Holmes has appeared in about 20 documentaries for outlets such as the BBC, CBS News and the History Channel. He once was hired to work on an episode of “The Amazing Race,” in which contestants had to find the old Barrow family gas station at Singleton and Borger. Once they found it, Clyde Barrow’s nephew, Buddy, gave them instructions for the next step in the race.
Near the 75th anniversary of Bonnie and Clyde’s death this past May, Holmes fielded dozens of calls from reporters around the world.
At Clyde Barrow’s grave one hot morning, Holmes talked about his business, Southwest Historical Inc., which offers tours related to Bonnie and Clyde, the JFK assassination and the Branch Davidian compound in Waco. In about an hour, he let fly a virtual dissertation about a lonely little woman and the West Dallas criminal who swept her off her feet.
Part of Bonnie and Clyde’s enduring appeal, Holmes says, is the dozens of pictures they took of themselves, which lawmen recovered during four or five unsuccessful raids. Newspapers of the 1930s were their Facebook. There’s Bonnie, stylish and aloof, with a tam o’shanter, stogie and revolver.
“There are only two or three known photographs of Dillinger. And I think Dillinger was jealous of them,” Holmes says. “They were so popular. I mean, not popular, but well-known. Most people were scared to death of them.”
A good story is all in the details, and Holmes is full of them. He knows the exact site of the house on what is now Singleton Boulevard, where Bonnie and Clyde fell instantly in love. He knows Clyde obtained his arsenal by breaking into the National Guard Armory in Ranger, which was just an old theater with a padlock to secure the guns. He knows that the entire Barrow gang suffered from gonorrhea. And that Clyde didn’t chop off his first two toes to avoid hard labor in prison; he got another convict to do it for him.
Holmes became friends with Blanche Barrow, Clyde’s sister-in-law and gang member, who died in 1988. She told him that when lawmen had them surrounded in Joplin, Mo., her little dog, Snowball, was frightened by gunfire and jumped from her arms and out of the house. She never found the pup, and her husband, Buck, was mortally wounded in the fight.
Holmes, who still lives in Oak Cliff, has been chasing down details like those for decades.

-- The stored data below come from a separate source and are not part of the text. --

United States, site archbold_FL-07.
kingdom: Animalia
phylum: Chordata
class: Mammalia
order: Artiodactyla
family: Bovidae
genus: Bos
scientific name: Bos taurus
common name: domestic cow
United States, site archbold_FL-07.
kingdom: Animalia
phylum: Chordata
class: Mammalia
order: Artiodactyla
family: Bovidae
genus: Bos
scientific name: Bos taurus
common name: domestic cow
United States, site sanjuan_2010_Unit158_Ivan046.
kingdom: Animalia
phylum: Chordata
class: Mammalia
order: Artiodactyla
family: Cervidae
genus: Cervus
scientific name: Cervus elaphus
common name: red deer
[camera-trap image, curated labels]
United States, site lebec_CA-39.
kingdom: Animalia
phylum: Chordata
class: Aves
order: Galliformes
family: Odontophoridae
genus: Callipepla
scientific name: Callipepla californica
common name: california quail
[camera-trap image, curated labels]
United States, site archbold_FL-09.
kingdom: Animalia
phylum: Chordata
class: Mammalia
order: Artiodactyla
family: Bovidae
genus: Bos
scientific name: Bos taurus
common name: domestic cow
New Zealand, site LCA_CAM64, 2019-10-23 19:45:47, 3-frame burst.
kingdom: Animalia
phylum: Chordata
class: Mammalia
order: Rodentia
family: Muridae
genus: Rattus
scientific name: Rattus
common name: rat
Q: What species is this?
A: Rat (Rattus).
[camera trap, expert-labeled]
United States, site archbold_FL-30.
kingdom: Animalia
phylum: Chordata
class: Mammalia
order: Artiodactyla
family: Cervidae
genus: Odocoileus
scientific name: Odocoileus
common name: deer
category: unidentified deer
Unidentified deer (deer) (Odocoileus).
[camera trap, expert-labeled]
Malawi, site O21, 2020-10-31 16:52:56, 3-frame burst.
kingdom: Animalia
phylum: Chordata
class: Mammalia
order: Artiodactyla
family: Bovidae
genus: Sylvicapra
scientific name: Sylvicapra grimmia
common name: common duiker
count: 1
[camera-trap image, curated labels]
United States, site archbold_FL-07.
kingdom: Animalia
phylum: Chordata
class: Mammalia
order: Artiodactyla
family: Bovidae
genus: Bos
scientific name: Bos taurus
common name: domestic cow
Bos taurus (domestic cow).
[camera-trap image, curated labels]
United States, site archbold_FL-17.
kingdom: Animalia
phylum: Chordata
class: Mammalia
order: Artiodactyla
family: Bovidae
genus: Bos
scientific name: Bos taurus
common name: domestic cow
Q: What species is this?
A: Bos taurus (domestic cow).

But after he sold his family business, the Dallas Burglar Alarm Co., 10 years ago, he immersed himself in the stories. The 57-year-old owns the car that was used in the 1967 movie, and he used to have a traveling show featuring the car and friends such as Bonnie Ray Parker, Bonnie’s niece.
Five years ago, he opened the Bonnie and Clyde Ambush Museum in Gibsland, La. At first, he wanted to put the museum in downtown Dallas, but he couldn’t afford the rent.
“Then one day, I was in Gibsland, and I noticed the old Ma Canfield’s Café, where Bonnie had stopped in to buy some sandwiches the morning they were killed,” Holmes says. “The building was all caved in, and it was a mess.”
But the real estate developer who owns the building agreed to fix it up and rent it to the museum.
About a year ago, he leased the movie car to the National Museum of Crime and Punishment in Washington, D.C. But the Gibsland museum contains many other reminders of the couple, such as a revolver from the Bonnie and Clyde death car, a brooch that Bonnie was wearing when she died, and Bonnie’s timeless tam.
“One of the most interesting pieces I’ve got in the museum is Boots,” Holmes says.
L.J. “Boots” Hinton is the son of Ted Hinton, the deputy who was friends with Holmes’ dad, and he runs the museum.
“It’s neat because he gets to tell his dad’s story.”